Some clothing prices will be reduced by more than 20 percent, Nine's A Current Affair programme reports. Designers claim they'll be able to order on such a scale that their goods will be cheaper and better quality.
The move is part of an exodus of manufacturers from China, where wages and operating costs have been rising.
But Kmart's managing director Ian Bailey told A Current Affair it doesn't mean Java's Kmart factory will see slave labour conditions.
"There's a minimum wage which is set by the area, which all these people are governed by, and many are paid more than that because they do a little bit of overtime and their base hours are a 40-hour week, Monday to Friday.
"All of us are looking for factories that do the right thing and pumping waste into rivers is no good to anyone in the long run. No good to us, no good to the community."

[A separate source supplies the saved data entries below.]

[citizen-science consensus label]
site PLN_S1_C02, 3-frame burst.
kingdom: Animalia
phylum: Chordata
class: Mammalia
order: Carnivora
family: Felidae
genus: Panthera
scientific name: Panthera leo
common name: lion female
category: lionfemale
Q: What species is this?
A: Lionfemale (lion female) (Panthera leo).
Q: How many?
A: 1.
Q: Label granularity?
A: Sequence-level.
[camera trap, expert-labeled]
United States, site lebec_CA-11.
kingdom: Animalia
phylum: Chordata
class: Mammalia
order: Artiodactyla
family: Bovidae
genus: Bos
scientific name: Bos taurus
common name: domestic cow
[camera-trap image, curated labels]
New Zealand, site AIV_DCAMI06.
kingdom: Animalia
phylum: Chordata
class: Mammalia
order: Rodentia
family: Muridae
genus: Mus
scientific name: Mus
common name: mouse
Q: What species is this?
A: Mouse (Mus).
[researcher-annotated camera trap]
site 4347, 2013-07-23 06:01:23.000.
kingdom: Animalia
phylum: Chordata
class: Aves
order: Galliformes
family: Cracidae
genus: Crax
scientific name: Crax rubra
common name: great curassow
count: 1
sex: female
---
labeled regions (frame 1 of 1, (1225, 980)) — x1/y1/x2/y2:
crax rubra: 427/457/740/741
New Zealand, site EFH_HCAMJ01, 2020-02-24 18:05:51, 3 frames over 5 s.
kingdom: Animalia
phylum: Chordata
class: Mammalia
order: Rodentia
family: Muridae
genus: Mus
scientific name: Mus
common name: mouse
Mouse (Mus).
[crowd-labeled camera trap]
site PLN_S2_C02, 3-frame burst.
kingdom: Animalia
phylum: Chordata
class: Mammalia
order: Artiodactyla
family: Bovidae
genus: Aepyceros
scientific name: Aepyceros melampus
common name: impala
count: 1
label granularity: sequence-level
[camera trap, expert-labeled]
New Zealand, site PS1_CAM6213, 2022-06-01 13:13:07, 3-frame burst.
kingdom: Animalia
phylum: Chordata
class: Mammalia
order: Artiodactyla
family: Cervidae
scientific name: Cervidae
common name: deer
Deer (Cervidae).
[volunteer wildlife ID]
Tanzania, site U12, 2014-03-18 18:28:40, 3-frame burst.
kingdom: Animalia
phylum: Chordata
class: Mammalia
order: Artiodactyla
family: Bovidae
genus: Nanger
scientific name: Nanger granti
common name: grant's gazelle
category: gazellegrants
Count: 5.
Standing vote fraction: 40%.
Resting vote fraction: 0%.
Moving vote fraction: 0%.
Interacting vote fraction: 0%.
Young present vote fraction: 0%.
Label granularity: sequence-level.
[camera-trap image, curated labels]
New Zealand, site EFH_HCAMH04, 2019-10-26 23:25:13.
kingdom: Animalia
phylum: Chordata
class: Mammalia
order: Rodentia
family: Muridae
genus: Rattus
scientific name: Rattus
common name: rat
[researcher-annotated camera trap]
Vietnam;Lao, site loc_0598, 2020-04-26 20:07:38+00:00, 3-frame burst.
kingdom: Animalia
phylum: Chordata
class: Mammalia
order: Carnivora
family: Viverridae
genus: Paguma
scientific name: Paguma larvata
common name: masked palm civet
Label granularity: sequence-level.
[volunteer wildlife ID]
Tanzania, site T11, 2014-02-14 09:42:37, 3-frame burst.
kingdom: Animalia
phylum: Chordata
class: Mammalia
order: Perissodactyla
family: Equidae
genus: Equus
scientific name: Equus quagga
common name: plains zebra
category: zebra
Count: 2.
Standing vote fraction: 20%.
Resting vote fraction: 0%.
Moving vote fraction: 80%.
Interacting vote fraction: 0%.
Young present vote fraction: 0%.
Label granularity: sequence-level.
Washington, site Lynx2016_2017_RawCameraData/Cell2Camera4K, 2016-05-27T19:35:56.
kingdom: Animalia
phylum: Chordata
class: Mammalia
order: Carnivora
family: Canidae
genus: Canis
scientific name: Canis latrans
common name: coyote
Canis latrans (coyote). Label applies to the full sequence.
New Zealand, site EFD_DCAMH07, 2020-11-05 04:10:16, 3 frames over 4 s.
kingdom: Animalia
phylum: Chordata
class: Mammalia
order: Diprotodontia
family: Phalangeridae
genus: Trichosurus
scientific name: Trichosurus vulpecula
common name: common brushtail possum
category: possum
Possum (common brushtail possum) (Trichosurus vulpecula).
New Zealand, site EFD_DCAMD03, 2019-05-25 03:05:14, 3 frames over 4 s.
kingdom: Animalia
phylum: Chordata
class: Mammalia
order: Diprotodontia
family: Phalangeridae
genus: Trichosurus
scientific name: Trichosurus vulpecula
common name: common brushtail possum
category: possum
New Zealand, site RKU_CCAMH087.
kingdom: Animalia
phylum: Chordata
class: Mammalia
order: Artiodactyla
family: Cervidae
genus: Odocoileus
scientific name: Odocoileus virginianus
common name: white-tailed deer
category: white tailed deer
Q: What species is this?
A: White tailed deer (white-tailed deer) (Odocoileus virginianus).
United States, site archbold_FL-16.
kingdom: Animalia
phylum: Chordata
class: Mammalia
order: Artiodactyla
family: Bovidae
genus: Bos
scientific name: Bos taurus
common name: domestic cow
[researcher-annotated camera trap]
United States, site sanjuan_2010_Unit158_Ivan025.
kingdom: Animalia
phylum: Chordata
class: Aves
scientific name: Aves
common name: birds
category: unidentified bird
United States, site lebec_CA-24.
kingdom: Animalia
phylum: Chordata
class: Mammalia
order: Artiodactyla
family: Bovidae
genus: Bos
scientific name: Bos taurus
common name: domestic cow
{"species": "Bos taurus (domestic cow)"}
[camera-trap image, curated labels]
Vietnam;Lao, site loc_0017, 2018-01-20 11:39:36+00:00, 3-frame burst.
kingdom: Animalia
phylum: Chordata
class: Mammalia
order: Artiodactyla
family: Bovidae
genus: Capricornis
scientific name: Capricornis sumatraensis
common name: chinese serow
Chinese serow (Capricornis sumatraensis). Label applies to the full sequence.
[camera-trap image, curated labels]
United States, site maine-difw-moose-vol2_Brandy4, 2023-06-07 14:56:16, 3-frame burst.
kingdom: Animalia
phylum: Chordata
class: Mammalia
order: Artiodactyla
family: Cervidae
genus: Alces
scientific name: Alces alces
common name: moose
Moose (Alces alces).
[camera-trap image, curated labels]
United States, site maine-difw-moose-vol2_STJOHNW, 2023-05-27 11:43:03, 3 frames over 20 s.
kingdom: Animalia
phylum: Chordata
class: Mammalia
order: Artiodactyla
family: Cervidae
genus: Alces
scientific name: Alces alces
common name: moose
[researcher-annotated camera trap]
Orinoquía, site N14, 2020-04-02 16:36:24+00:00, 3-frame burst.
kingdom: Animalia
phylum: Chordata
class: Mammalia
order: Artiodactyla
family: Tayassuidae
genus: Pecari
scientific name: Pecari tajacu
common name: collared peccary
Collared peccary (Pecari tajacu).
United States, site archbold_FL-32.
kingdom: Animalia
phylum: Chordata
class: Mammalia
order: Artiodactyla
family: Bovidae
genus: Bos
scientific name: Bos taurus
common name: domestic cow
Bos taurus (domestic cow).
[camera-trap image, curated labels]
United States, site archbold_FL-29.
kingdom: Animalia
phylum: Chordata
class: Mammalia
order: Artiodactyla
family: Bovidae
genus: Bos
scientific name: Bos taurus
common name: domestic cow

In Baptist World Aid Australia's 2017 Ethical Fashion Report, Kmart scored an A+ for 'Policies', but only C+ for 'Worker Empowerment'.
But the company is promising it isn't making "cheap and nasty" clothes. "We sell 800 million things a year. You don't have to make a lot of money on each thing for it to still be a very profitable business," Mr Bailey said.
The first 320 lower-priced items are expected on Kmart shelves in a matter of days, with hundreds more through the year, news.com.au reports.